Server is running latest edition of Proxmox.
NIC is a Mellanox CX354-FCCT, latest firmware. Port being used is set to ethernet mode. Used from ebay, but shows no problems elsewhere.
Cable is a FS.com QSFP+ 40gbps passive DAC. Brand new from vendor.
Switch is a 6610-48p, updated and fully licensed thanks to a rockstar member here we all know and appreciate. Used from a local sale.
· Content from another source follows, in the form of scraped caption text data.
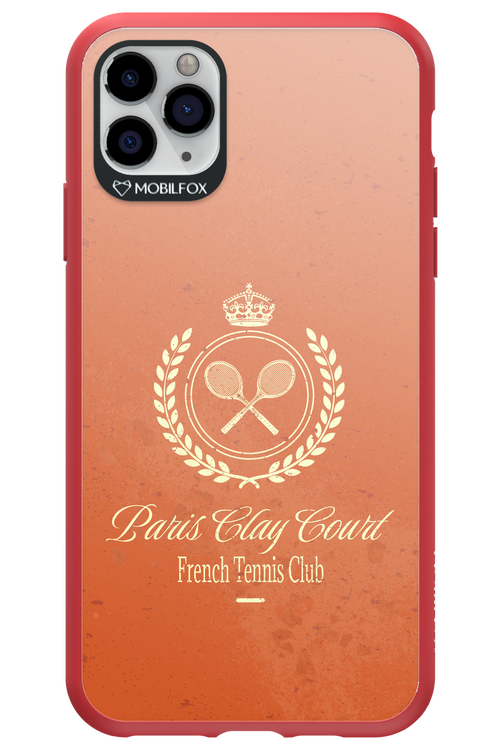 Paris Clay Court Club 2.0 - Apple iPhone 11 Pro Max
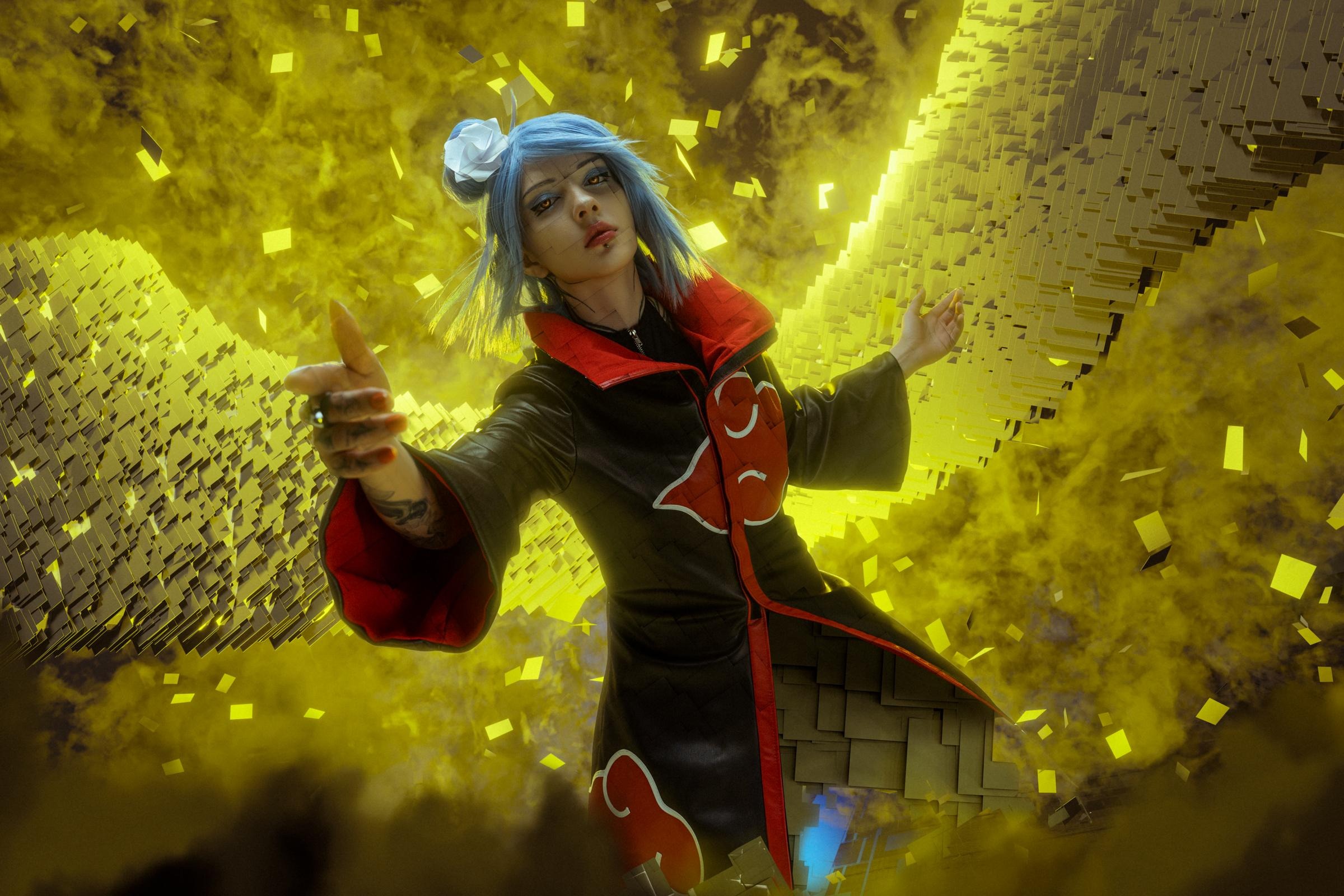 火影忍者-小南COS图欣赏(CN：Alin ma Xenon)-泡泡堂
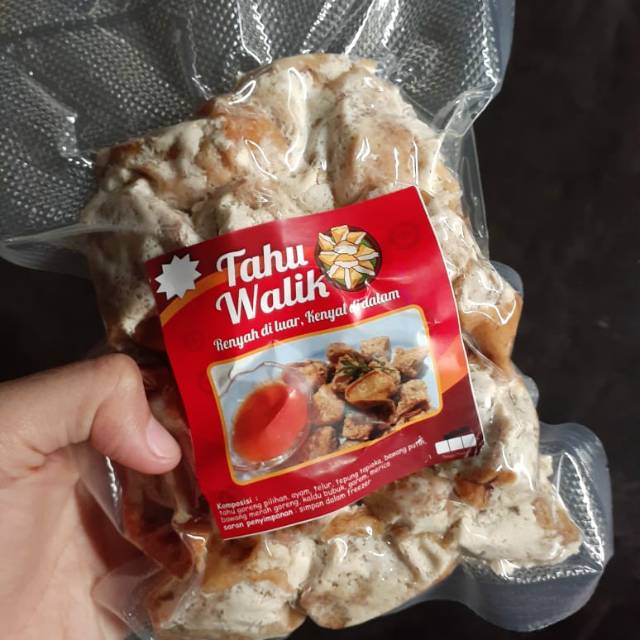 

Tahu Walik Frozen Surabaya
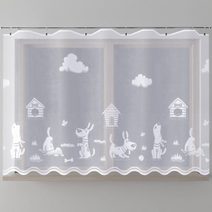 Dětská kusová záclona Hafík 145x460 cm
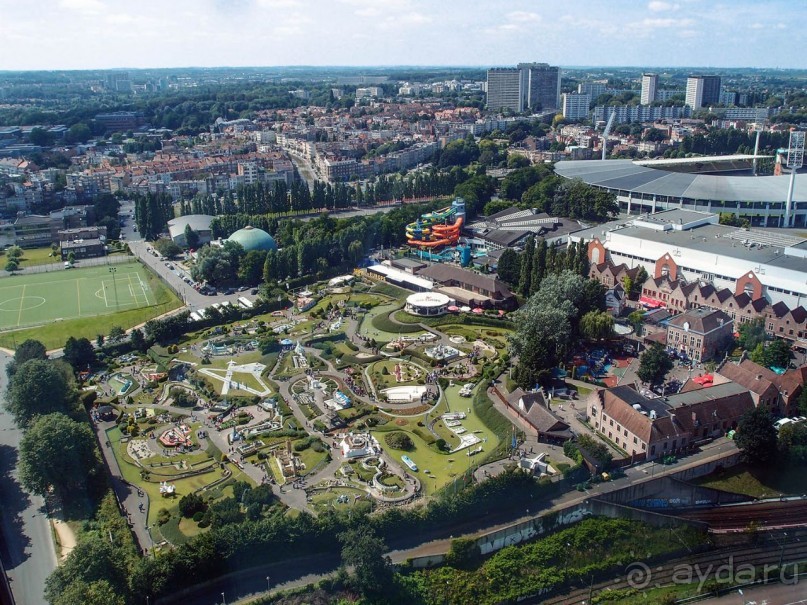 Прогулка в парке Лакен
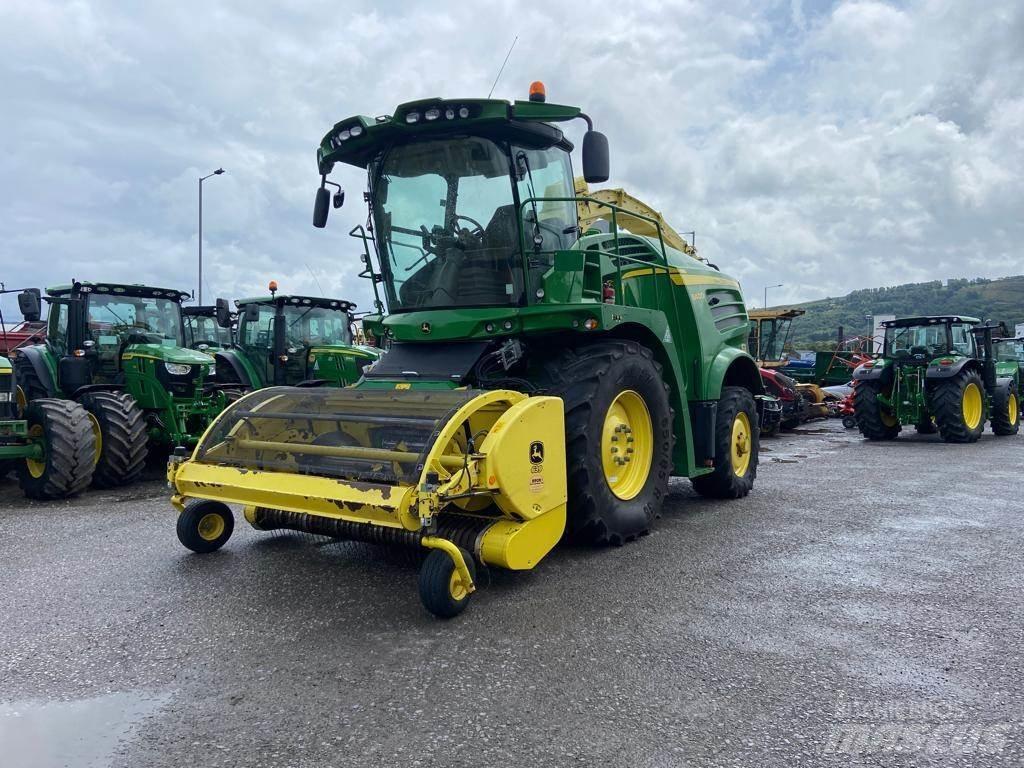 John Deere 8400i Ceifeiras de forragem
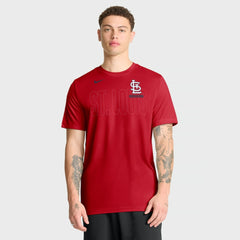 St. Louis Cardinals Nike Knockout Team Legend Dri-FIT T-Shirt - Red T-shirts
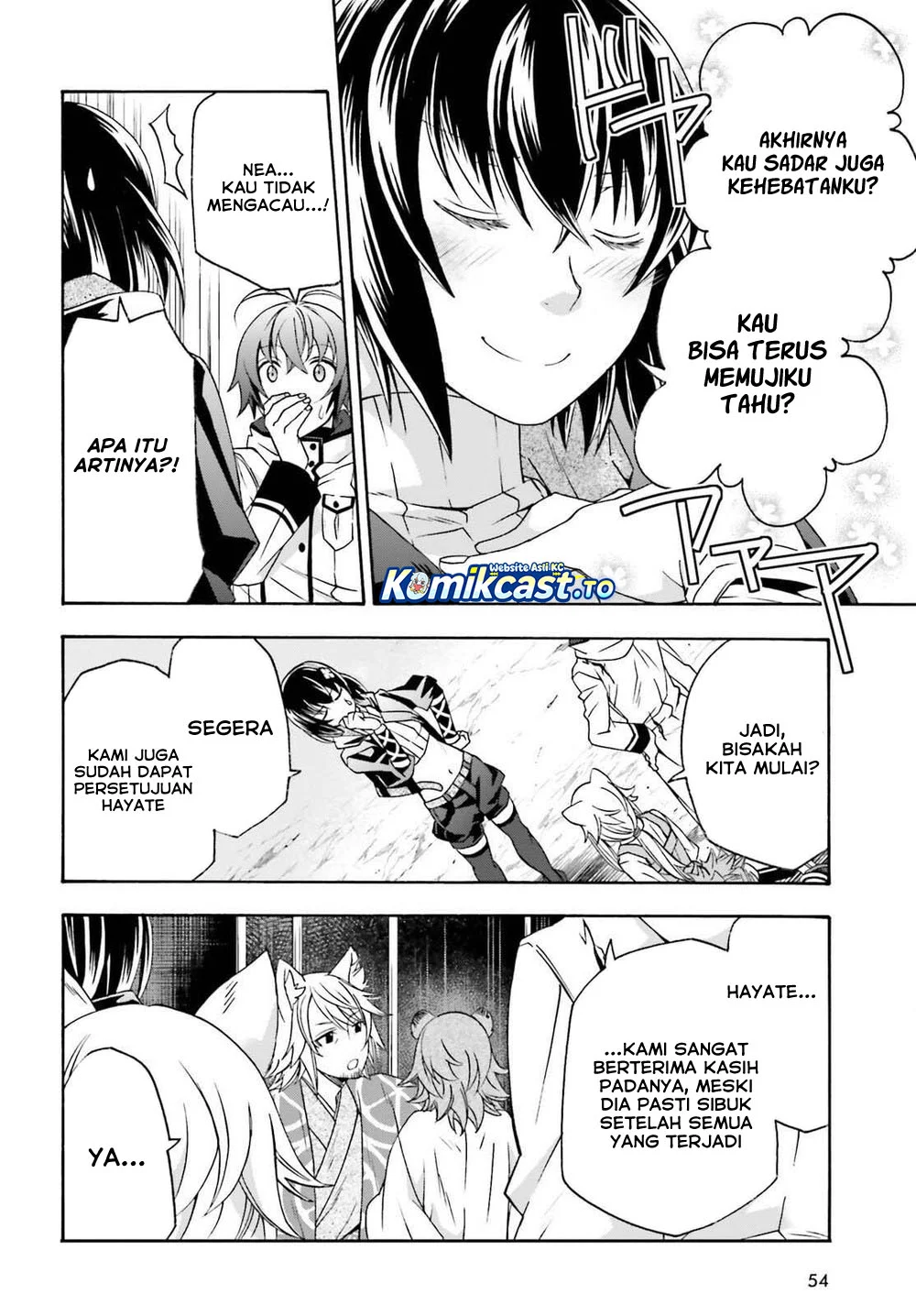 The Wrong Way to use Healing Magic chapter 87 halaman 5
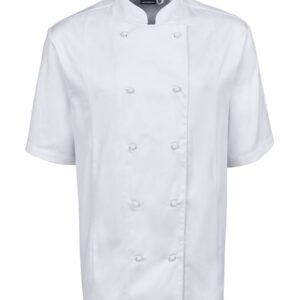 JB's wear JB's S/S VENTED CHEF'S JACKET WHITE - 2XS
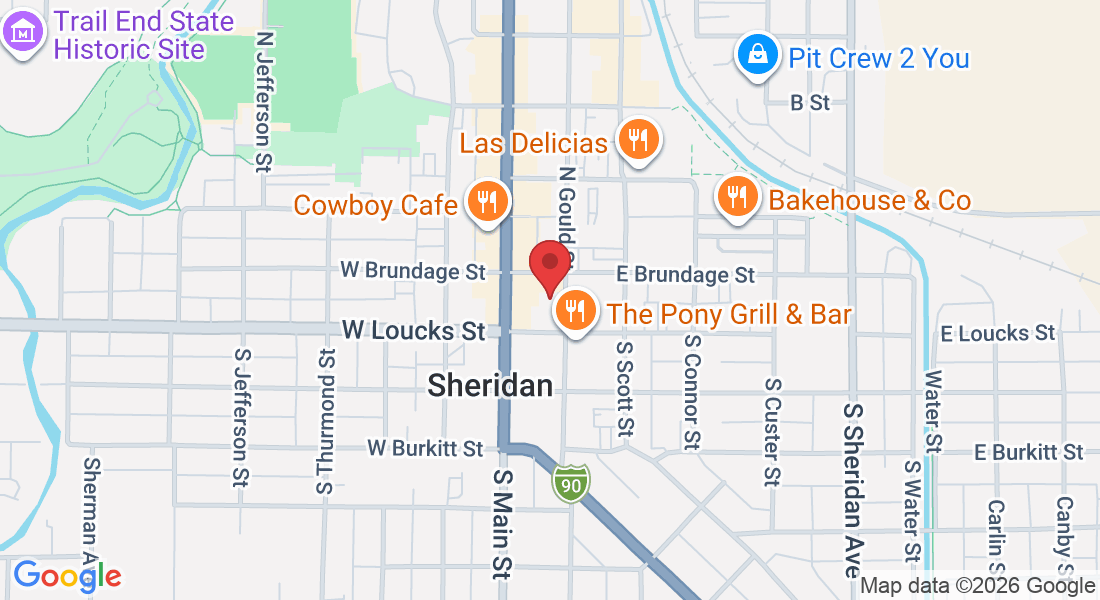 30 N Gould St, Sheridan, WY 82801, USA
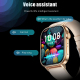 Montre Connectée De Sport Avec GPS Boussole 178 Modes Appels Bluetooth Écran IPS 2,01 Pouces IP68 - www.yonis-shop.com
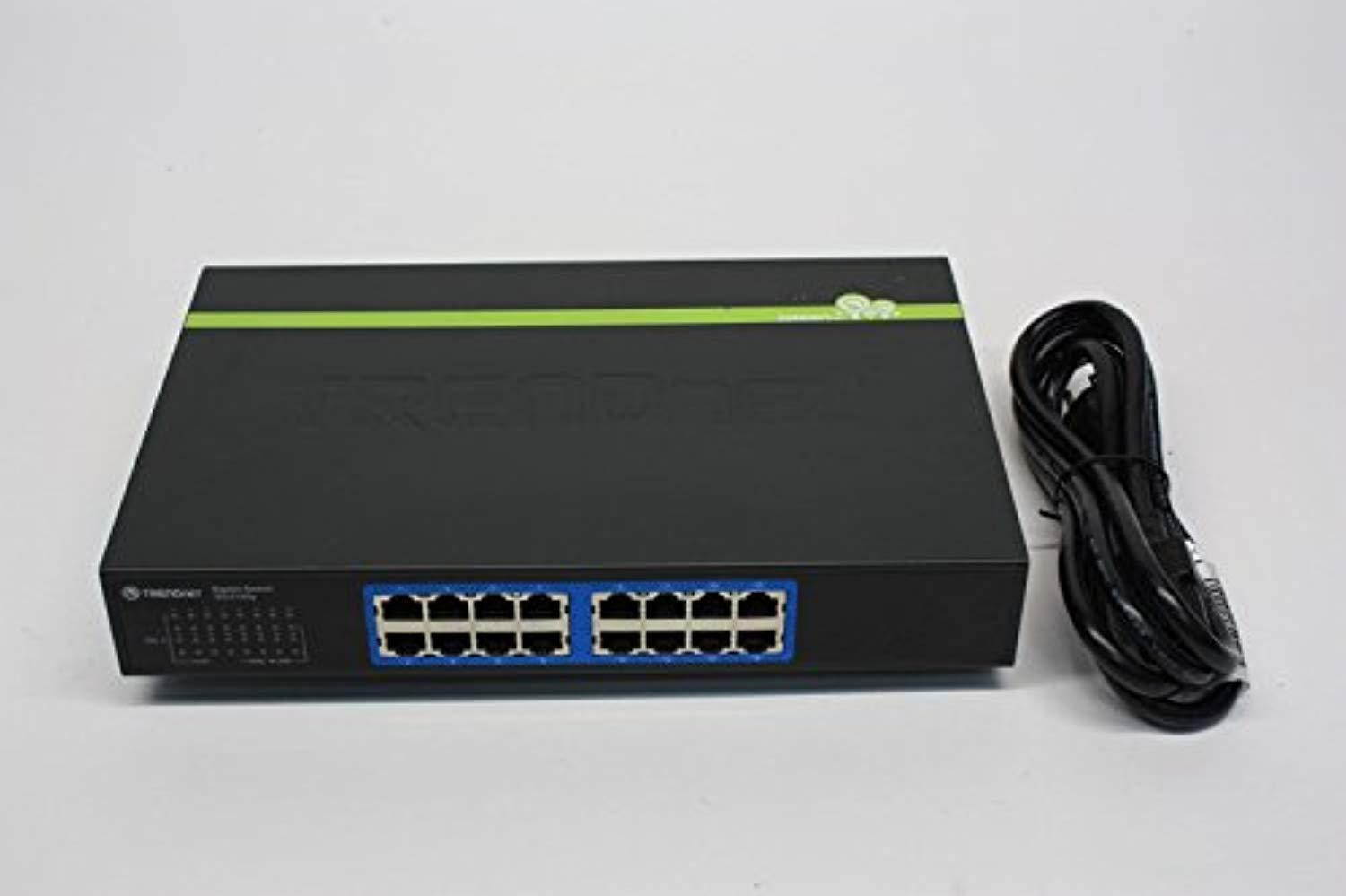 TRENDnet TEG-S16Dg 16 port Gigabit GREENnet Swtch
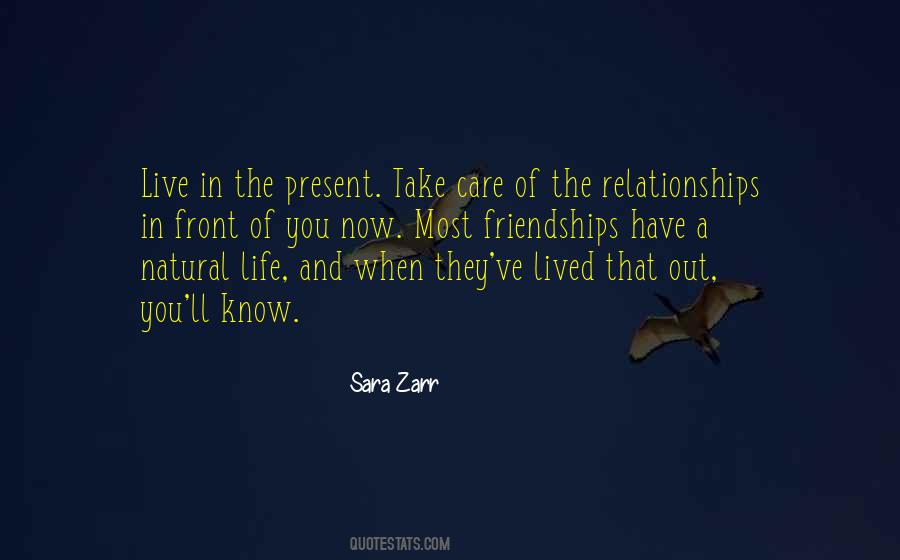 Sara Zarr Quotes #1524608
At some point overnight, the 40gb connection will start to flap, up and down within a second, every second until link error disable threshold is reached and the port goes into err-disable for 5 seconds. It'll repeat the cycle until the port is eventually released from err-disable, but the link doesn't come back up. Then I wake up and go replug the DAC and it works fine again all day. Looking up the statistics on the switch shows several hundred InErrors accumulate, but that's all. The server shows no signs anything is wrong (other than losing connection). If it's worth noting, during the day the interface will accumulate a few more InErrors (less than 10) but with no effect on performance or link. Heavy traffic doesn't seem to be the issue, as it successfully performed a VM backup over the connection about an hour before the incident.
I've tried switching NICs and DACs for identical models and configuration. Tried changing to the other QSFP port (yes the 40gb port not the breakouts). Flow control is enabled on the switch and NIC (ethtool says the interface supports pause frame use Symmetric Receive-only, but ethtool -a lists TX and RX = on). Link error disable is set on the interface with a 5 second recovery time. Errdisable recovery is set for all causes and 10 seconds recovery. Network is flat, no VLANs or special configurations apart from the error handling mentioned.
Unfortunately I don't have another switch to test with, but directly linking two servers together on the same port/DAC results in a stable connection with no hiccups.
Has anyone had a similar issue before, or am I chasing ghosts when they're in the house next door? Any troubleshooting tips would be appreciated as well.